#### TASK INSTRUCTIONS
Leave every picture out, then reproduce the rest of the listing exactly.

#### DATA IN THIS EXERCISE
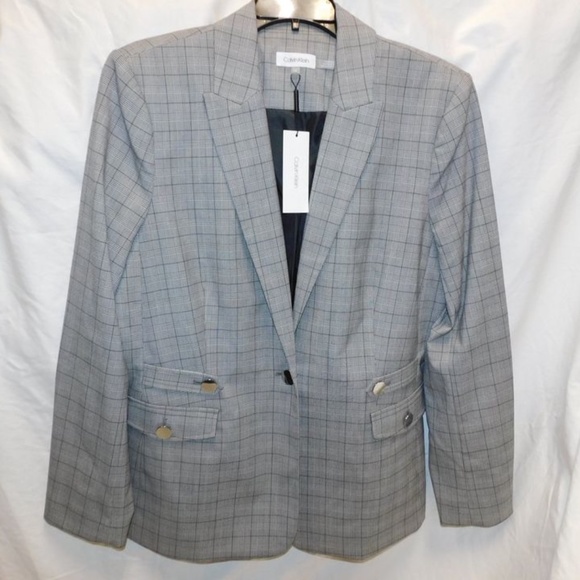 NEW Calvin Klein Gray Blazer Jacket with Tags ($140 Value!) (Size 14 Women's) - Picture 3 of 5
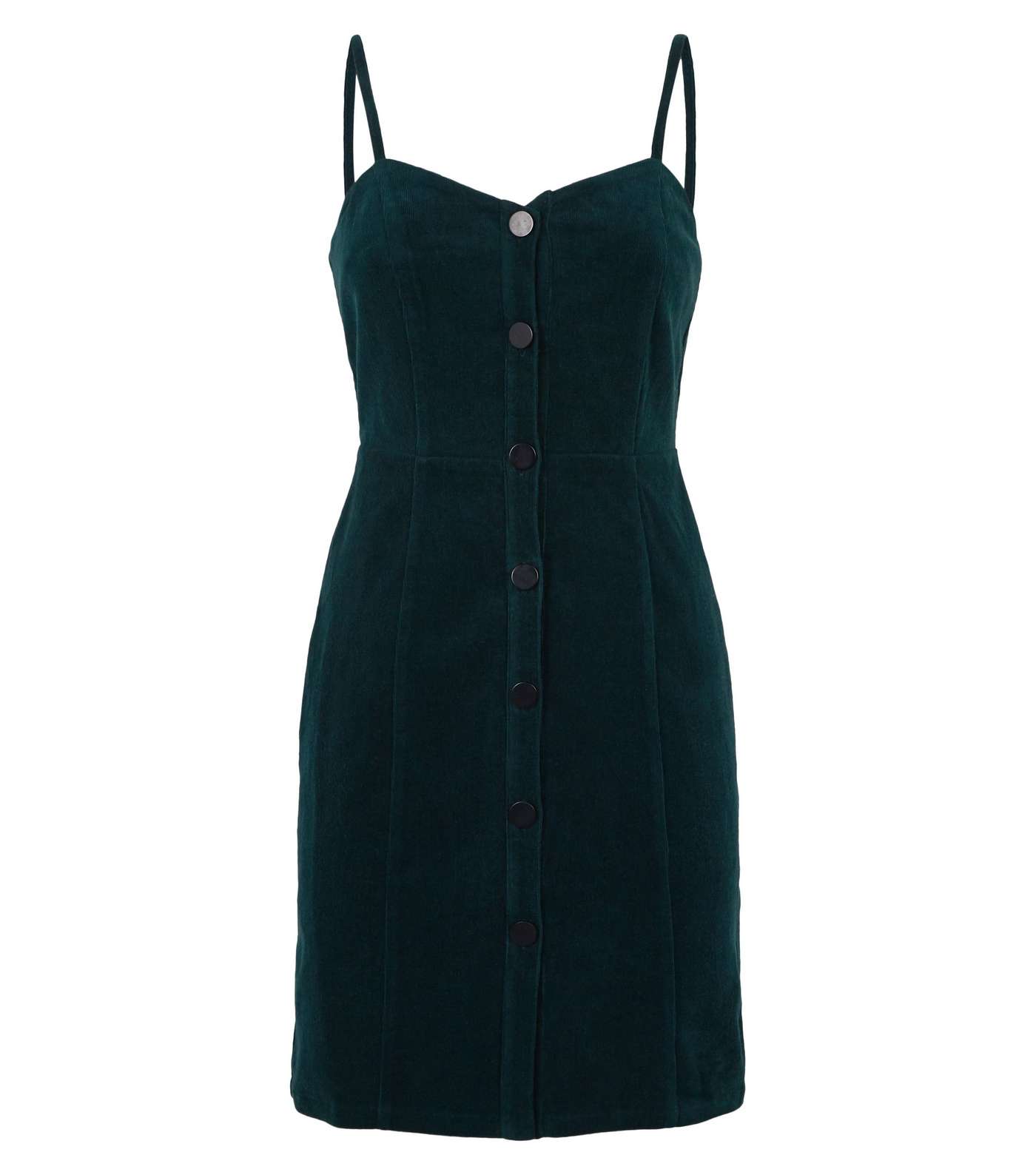 Dark Green Corduroy Button Front Mini Dress Image 4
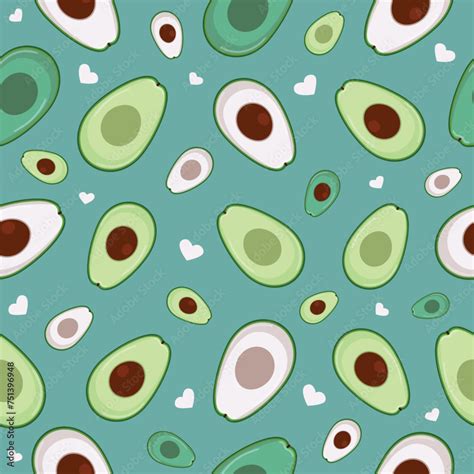 Cute Avocado Seamless Pattern Background With Hearts Shapes On Green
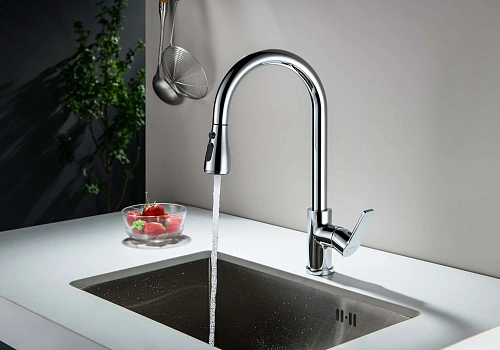 Смеситель для кухни Aquatek ЛУГАНО AQ1784CR с вытяжным изливом, хром Смеситель для кухни Aquatek ЛУГАНО AQ1784CR с вытяжным изливом, хром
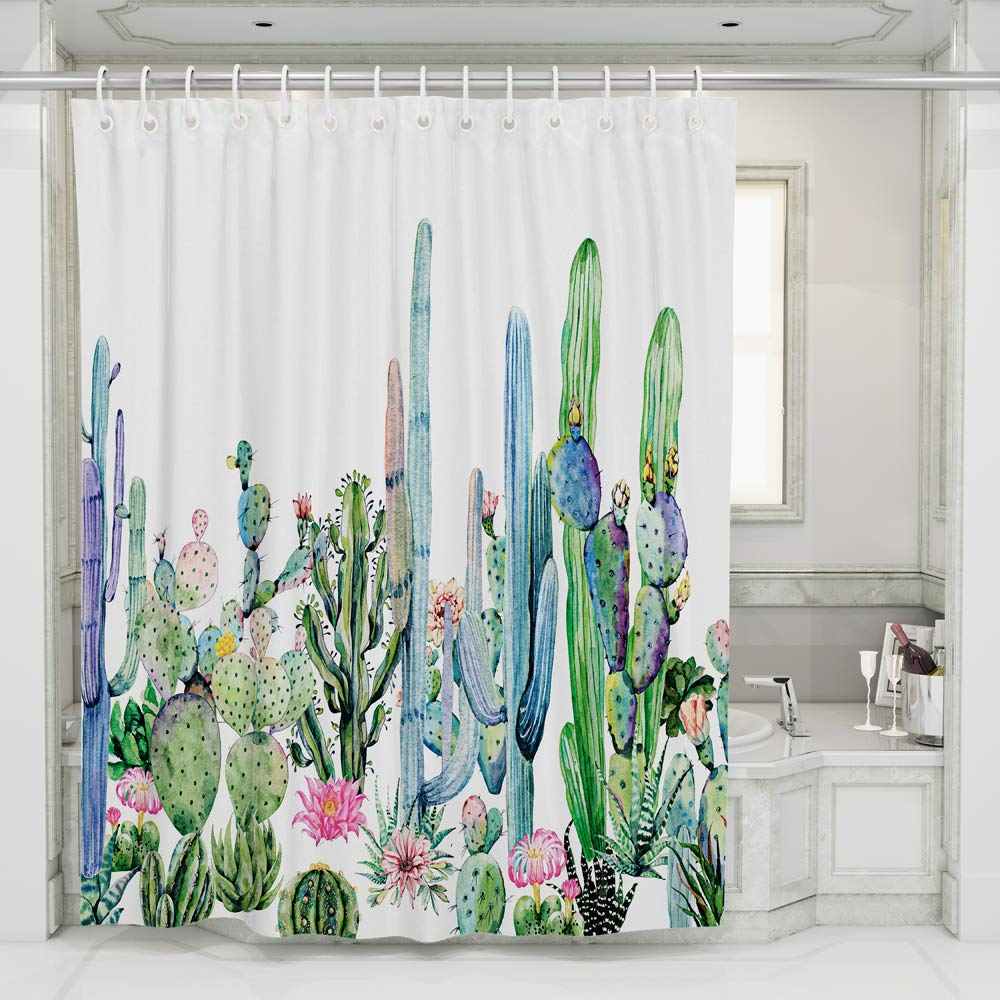 BQEE Shower Curtain Durable Fabric Bath Curtain Waterproof Odorless for Bathroom Machine Washable (succulent plants 1)
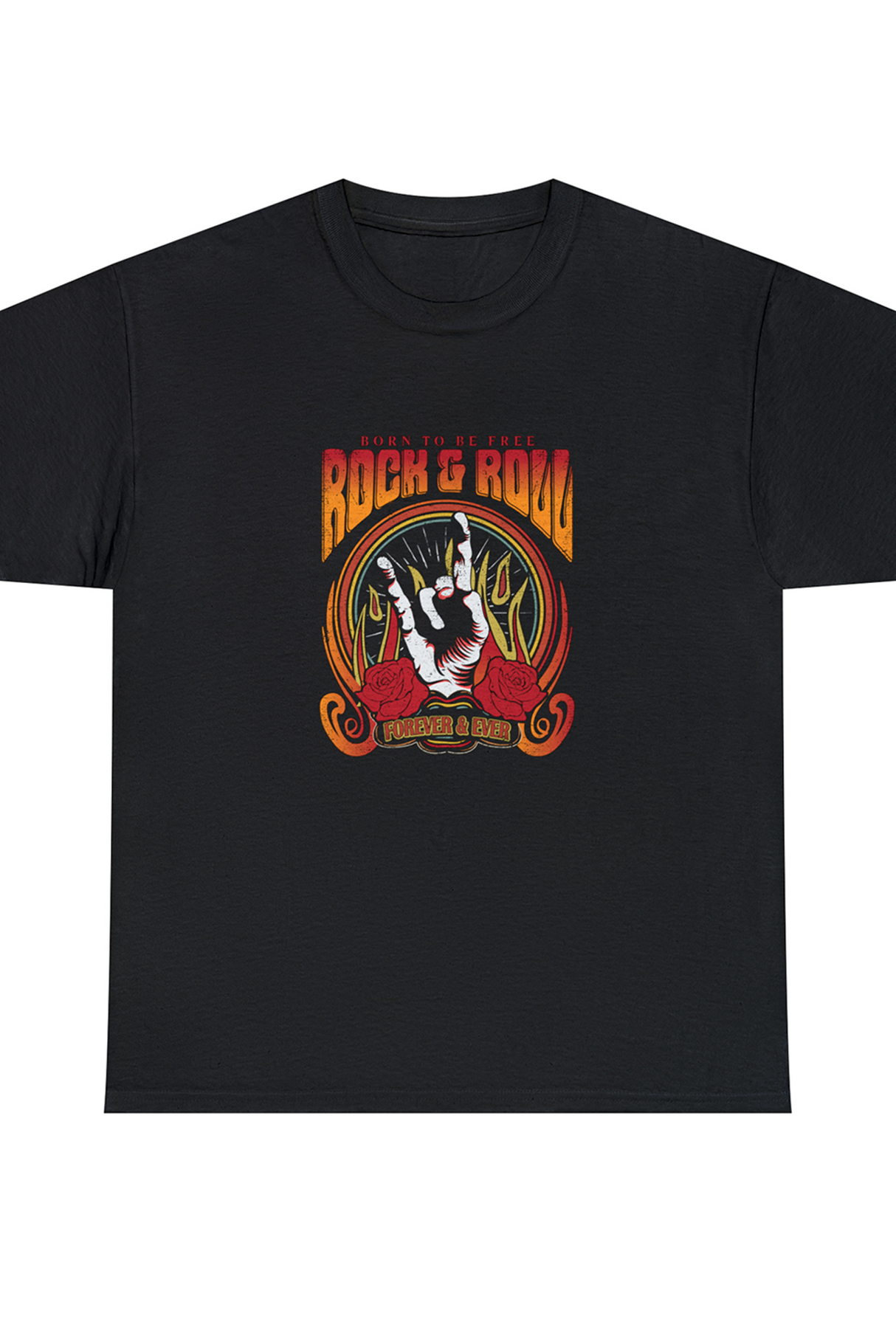 Born To Be Free Rock & Roll Graphic Tee Shirt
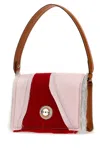 Dentro Multicolor Satin And Leather Mirim Handbag In Redpink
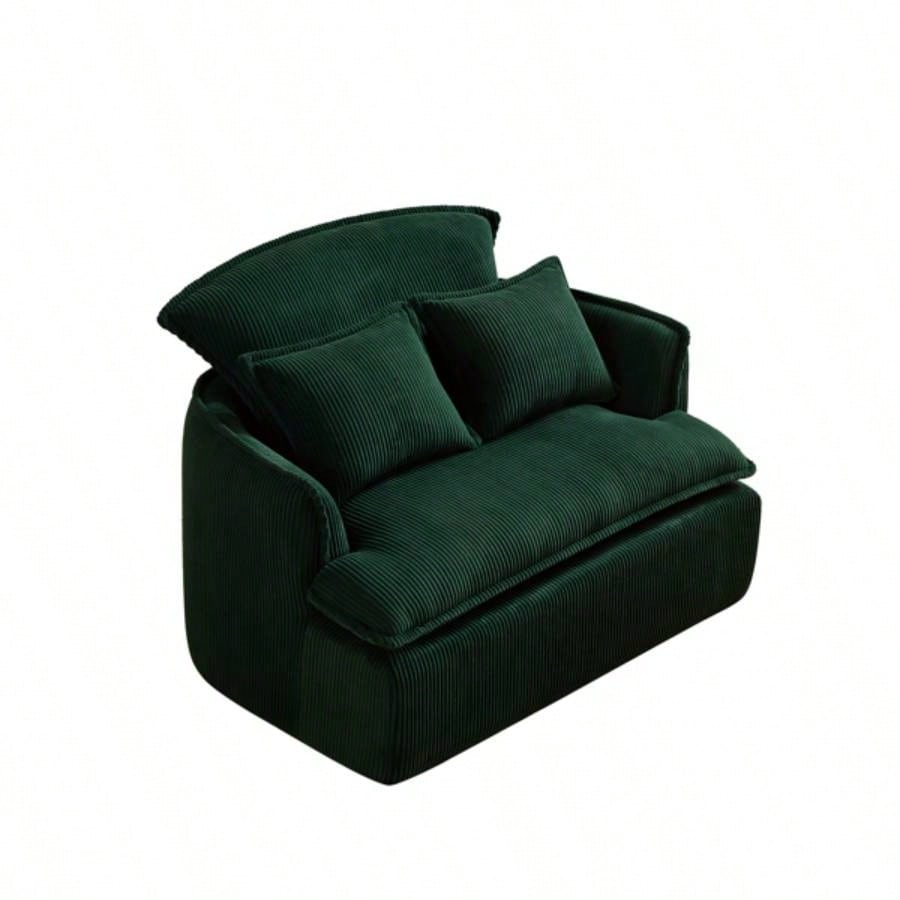 Convertible Compressed Sofa Chair with Ottoman, Modern Corduroy Fabric Armchair Small Spaces, Living Room, Dorm, or Apartment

#### ANSWER BELOW
 NEW Calvin Klein Gray Blazer Jacket with Tags ($140 Value!) (Size 14 Women's) - Picture 3 of 5
 Dark Green Corduroy Button Front Mini Dress Image 4
 Cute Avocado Seamless Pattern Background With Hearts Shapes On Green
 Смеситель для кухни Aquatek ЛУГАНО AQ1784CR с вытяжным изливом, хром Смеситель для кухни Aquatek ЛУГАНО AQ1784CR с вытяжным изливом, хром
 BQEE Shower Curtain Durable Fabric Bath Curtain Waterproof Odorless for Bathroom Machine Washable (succulent plants 1)
 Born To Be Free Rock & Roll Graphic Tee Shirt
 Dentro Multicolor Satin And Leather Mirim Handbag In Redpink
 Convertible Compressed Sofa Chair with Ottoman, Modern Corduroy Fabric Armchair Small Spaces, Living Room, Dorm, or Apartment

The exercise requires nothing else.